US to Limit Telehealth Prescriptions to Fight Opioid Addiction

US regulators are proposing limits on telehealth prescriptions of certain medications to combat the country’s growing opioid crisis.

(Bloomberg) — US regulators are proposing limits on telehealth prescriptions of certain medications to combat the country’s growing opioid crisis. 

Patients will be required to attend at least one in-person consultation to obtain prescriptions of controlled medications such as the painkillers Oxycodone and Vicodin, as well as Adderall and Ritalin — used to treat attention deficit disorder, according to new rules proposed by the Drug Enforcement Administration. 

Rules were eased during the Covid-19 pandemic, effectively allowing doctors to prescribe even the most-addictive drugs to patients they have never met in person. The new proposal marks an effort by the Biden administration to unwind those changes and tackle the opioid crisis, which has killed hundreds of thousands of Americans over the last two decades. 

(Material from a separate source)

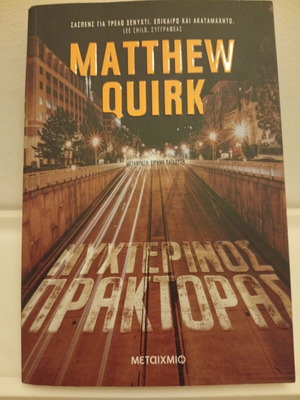 The Night Agent by Matthew Quirk book like new, Greek edition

“DEA is committed to the expansion of telemedicine with guardrails that prevent the online overprescribing of controlled medications that can cause harm,” DEA Administrator Anne Milgram said in a statement late Friday. 

Read more: Covid-19 Paved the Way for the Opioid Crisis’s Deadliest Phase

Medical practitioners will only be allowed to prescribe a 30-day supply of Buprenorphine — used for the treatment of opioid use disorder — as well as other non-narcotic controlled medications such as Ambien, Valium and Xanax, through telehealth consultations, according to the proposed rules. Patients will then need to attend an in-person consultation to obtain refills.